Beautystat.com founder Ron Robinson is certainly thinking big.
This story first appeared in the October 25, 2013 issue of WWD. Subscribe Today.
With the goal of becoming the “Google of beauty,” Robinson’s site, which had been primarily based on social networking and blogging, will be relaunched today with a host of new features, including e-commerce capabilities.
“What our consumers have been telling us is that they want an easy way to comparison shop and that nothing is more frustrating to them then when a favorite product is out of stock,” said Robinson, a 20-year beauty-industry veteran who has worked at firms like the Estée Lauder Cos. Inc. and Avon Products Inc. “We are making it much more easy to find availability, price comparisons and are adding a personalized content piece.”
According to Robinson, the site’s new e-commerce component connects consumers with personalized product recommendations through a proprietary algorithm. In addition, the more a consumer uses the site the more products and reviews will be tailored towards the user.
Beautystat will also now allow users to become members by creating personal profile pages to bookmark favorite products and articles.
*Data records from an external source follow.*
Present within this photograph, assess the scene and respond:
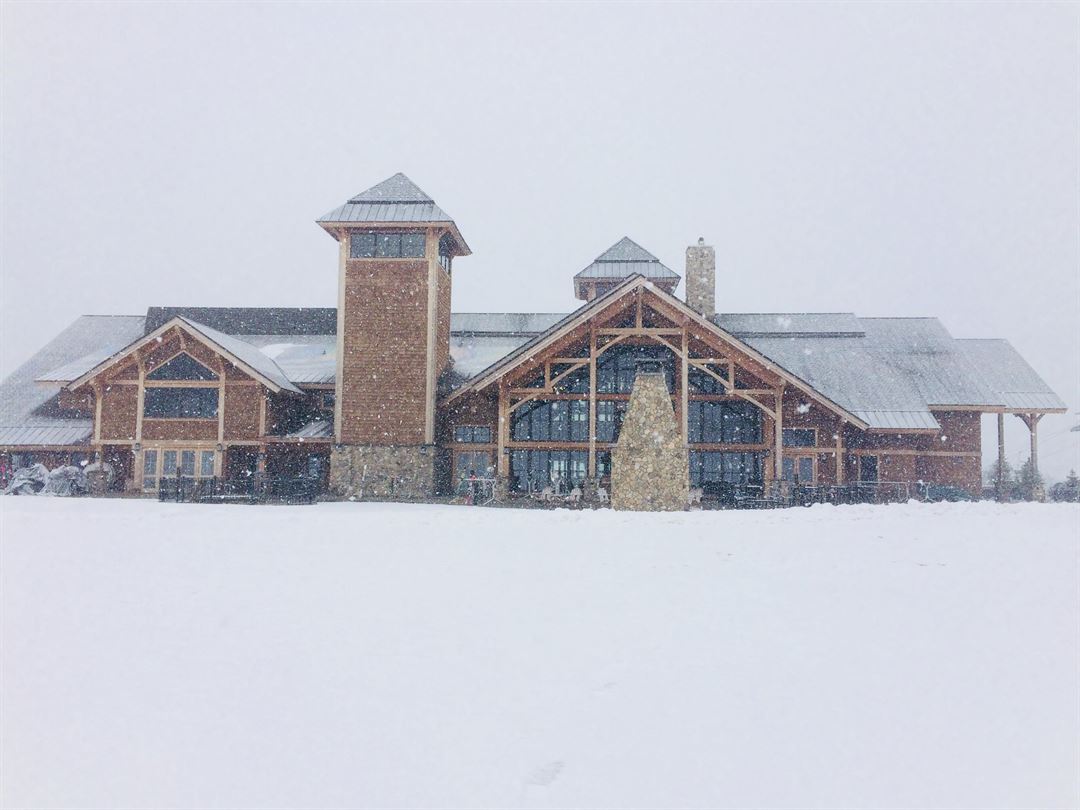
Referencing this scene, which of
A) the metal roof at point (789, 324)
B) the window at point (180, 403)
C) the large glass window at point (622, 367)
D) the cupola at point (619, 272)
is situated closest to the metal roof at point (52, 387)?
the window at point (180, 403)

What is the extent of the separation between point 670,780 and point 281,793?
6.98 feet

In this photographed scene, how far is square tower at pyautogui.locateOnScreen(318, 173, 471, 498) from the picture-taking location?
23859 mm

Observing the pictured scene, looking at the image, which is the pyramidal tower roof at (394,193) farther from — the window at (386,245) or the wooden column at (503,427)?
the wooden column at (503,427)

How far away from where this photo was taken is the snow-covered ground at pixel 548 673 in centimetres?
427

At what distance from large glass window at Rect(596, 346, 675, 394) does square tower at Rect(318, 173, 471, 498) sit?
5.44 meters

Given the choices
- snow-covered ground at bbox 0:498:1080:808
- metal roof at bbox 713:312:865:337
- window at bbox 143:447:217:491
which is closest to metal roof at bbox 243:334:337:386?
window at bbox 143:447:217:491

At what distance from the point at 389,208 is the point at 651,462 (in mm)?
13180

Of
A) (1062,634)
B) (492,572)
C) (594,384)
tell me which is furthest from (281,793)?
(594,384)

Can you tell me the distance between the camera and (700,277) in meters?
27.7

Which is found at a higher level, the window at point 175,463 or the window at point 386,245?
the window at point 386,245

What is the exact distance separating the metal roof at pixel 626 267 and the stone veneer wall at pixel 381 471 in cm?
1091

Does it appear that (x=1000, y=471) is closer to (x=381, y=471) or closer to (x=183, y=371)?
(x=381, y=471)

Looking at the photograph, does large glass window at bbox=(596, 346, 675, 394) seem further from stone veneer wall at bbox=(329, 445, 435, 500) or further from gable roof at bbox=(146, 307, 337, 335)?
gable roof at bbox=(146, 307, 337, 335)

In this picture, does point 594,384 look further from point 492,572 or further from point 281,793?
point 281,793
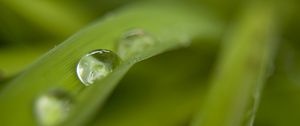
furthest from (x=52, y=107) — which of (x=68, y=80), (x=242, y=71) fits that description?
(x=242, y=71)

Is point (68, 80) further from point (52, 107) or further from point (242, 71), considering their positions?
point (242, 71)

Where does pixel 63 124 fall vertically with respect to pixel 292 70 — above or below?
below

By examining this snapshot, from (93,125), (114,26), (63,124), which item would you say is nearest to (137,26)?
(114,26)

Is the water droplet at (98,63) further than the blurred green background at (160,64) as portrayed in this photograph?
No

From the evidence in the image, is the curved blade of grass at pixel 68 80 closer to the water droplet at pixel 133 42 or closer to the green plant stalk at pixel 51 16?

As far as the look goes, Robinson said it will have Pinterest-like “visual impact and less text for an easy user experience.
“We have created a search and discovery retail site,” he said, adding that brand partnerships cover mass, specialty and prestige brands, including Olay, Murad and Too Faced Cosmetics.
With a lineup of retail partners like Macy’s, Wal-Mart, Walgreens, Birchbox, Amazon.com, Nordstrom and Sephora, Robinson said talks are under way with additional chains including Ulta, Bloomingdale’s and Target. “We heard from our [retail] partners that ultimately they are looking to grow incremental sales — they want new customers and they want to grow their online business, and what we are doing with the new platform is to bring them new users and drive traffic to their online sites,” he said, adding that his site has about 200,000 monthly unique visitors, and expects “well over a million” by the end of 2014. “There are sites like this for technology, consumer goods and fashion, but no one has done it for beauty yet.”
As compared to the estimated $500,000 in first-year revenues when he launched the site in 2009, Robinson said by the end of 2014 he anticipates generating $5 million from retail commission, advertising and sponsored content, and providing market research and consumer insight.
Looking to the future, Robinson said he is seeking out more niche brands and international brands from dynamic beauty markets like South Korea.